Exercise instructions: Copy nothing before the line that contains "Is (x=395, y=207)"; from there, transcribe each line exactly through the end of the material, omitting pictures.

Spatial relation data:
_ _ _ _ _
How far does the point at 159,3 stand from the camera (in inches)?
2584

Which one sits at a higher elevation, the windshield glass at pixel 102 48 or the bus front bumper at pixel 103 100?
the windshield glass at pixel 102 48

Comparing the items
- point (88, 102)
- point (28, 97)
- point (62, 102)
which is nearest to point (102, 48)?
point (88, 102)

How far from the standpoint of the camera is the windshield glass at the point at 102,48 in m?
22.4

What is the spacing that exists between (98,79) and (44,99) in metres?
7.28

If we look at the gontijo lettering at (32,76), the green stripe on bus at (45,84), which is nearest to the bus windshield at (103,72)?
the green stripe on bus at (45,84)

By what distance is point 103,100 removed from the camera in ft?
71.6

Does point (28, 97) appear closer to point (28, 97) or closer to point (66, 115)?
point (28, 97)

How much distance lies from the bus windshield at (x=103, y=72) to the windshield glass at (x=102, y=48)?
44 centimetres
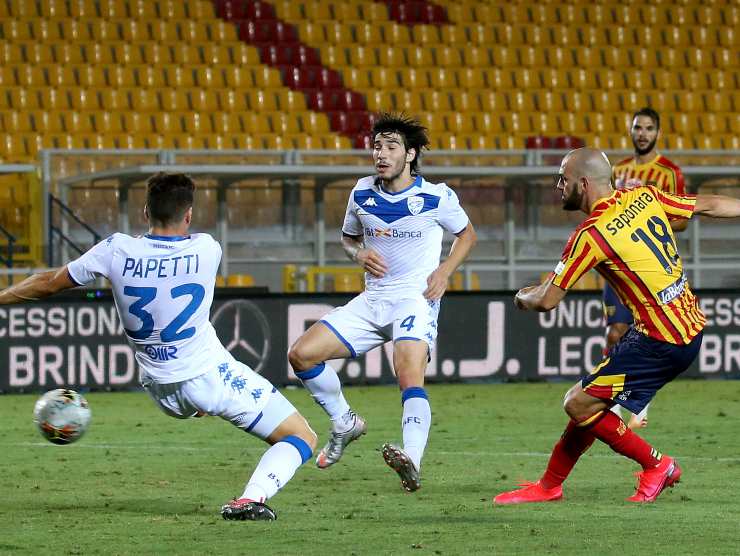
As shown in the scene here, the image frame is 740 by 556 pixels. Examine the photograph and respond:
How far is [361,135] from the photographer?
2125 cm

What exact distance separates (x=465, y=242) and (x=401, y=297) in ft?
1.73

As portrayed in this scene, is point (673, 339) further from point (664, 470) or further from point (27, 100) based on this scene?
point (27, 100)

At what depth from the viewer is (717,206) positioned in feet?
24.0

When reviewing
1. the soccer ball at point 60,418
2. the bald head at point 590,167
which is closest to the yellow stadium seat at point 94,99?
the soccer ball at point 60,418

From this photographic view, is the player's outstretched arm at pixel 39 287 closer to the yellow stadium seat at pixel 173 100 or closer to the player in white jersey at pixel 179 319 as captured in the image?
the player in white jersey at pixel 179 319

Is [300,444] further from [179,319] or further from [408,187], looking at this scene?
[408,187]

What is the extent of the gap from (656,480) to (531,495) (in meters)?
0.63

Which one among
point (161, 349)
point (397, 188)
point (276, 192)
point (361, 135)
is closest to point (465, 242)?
point (397, 188)

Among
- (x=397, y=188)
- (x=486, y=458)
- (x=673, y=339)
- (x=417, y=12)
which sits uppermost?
(x=417, y=12)

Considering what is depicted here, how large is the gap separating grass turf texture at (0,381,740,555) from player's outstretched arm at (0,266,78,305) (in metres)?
1.05

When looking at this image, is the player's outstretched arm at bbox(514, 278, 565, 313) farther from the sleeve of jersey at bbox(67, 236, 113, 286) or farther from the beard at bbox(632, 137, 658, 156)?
the beard at bbox(632, 137, 658, 156)

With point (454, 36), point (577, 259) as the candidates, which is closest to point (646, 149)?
point (577, 259)

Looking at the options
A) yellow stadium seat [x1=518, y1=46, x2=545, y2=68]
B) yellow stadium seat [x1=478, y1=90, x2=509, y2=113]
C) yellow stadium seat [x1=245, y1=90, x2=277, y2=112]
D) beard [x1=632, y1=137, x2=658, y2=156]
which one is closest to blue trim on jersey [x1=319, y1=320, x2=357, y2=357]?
beard [x1=632, y1=137, x2=658, y2=156]

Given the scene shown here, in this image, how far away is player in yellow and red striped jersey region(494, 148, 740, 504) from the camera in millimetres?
6973
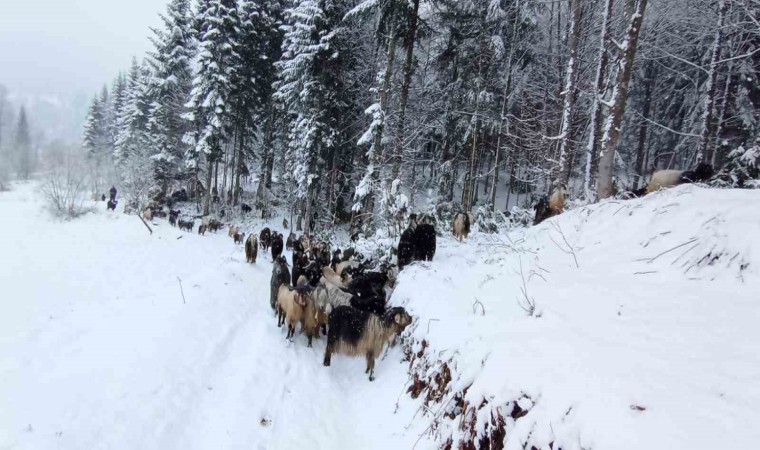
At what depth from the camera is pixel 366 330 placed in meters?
6.46

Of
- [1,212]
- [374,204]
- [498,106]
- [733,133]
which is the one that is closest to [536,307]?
[374,204]

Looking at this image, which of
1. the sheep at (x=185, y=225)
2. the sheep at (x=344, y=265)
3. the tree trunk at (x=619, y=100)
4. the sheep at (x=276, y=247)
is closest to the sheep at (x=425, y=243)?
the sheep at (x=344, y=265)

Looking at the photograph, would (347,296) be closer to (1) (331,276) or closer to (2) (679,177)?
(1) (331,276)

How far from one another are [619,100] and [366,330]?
6.76 m

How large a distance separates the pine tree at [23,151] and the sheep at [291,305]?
232ft

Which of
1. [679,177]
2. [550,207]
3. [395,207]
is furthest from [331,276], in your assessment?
[679,177]

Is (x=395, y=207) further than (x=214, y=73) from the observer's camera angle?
No

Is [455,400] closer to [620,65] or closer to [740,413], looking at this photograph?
[740,413]

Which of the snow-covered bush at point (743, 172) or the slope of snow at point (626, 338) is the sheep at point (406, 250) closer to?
the slope of snow at point (626, 338)

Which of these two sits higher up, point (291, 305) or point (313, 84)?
point (313, 84)

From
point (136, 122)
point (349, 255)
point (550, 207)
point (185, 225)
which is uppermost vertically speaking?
point (136, 122)

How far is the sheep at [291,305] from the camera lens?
295 inches

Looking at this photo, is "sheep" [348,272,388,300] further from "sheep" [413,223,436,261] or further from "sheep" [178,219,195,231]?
"sheep" [178,219,195,231]

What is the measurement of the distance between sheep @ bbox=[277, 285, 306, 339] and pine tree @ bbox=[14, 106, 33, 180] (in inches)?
2780
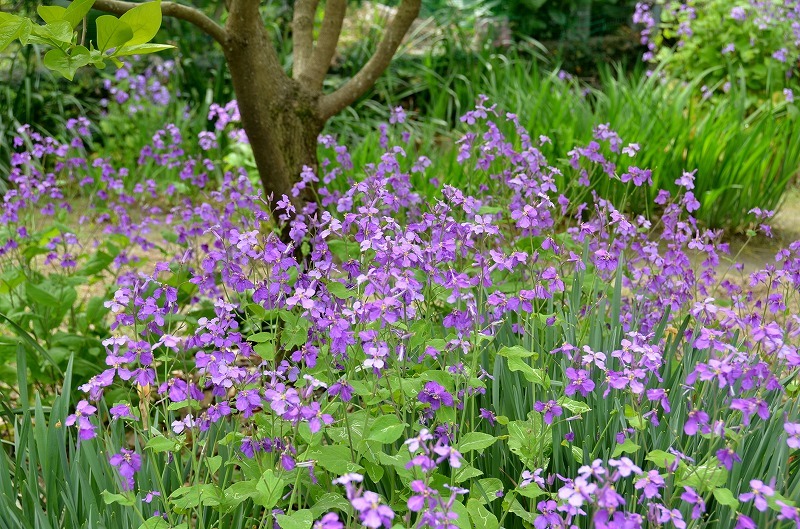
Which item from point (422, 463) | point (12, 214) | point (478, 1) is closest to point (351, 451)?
point (422, 463)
_ _ _ _ _
Response to the exercise:
Is (x=395, y=207) further than (x=214, y=73) from the observer's camera angle?
No

Is [455,400] closer to [620,65] or closer to [740,413], looking at this photograph?
[740,413]

Which of the snow-covered bush at point (743, 172) or the slope of snow at point (626, 338) is the sheep at point (406, 250) closer to?
the slope of snow at point (626, 338)

Which of these two sits higher up, point (291, 305) or point (313, 84)?
point (313, 84)

From
point (136, 122)
point (349, 255)
point (550, 207)
point (185, 225)
which is uppermost vertically speaking?
point (136, 122)

How far is the sheep at [291,305] from the camera lens?
295 inches

Looking at this photo, is "sheep" [348,272,388,300] further from "sheep" [413,223,436,261] or further from "sheep" [178,219,195,231]?
"sheep" [178,219,195,231]

What is the measurement of the distance between sheep @ bbox=[277, 285, 306, 339] and pine tree @ bbox=[14, 106, 33, 180] (in inches)?
2780
Which item from point (422, 463) | point (12, 214) | point (478, 1) is closest to point (351, 451)?
point (422, 463)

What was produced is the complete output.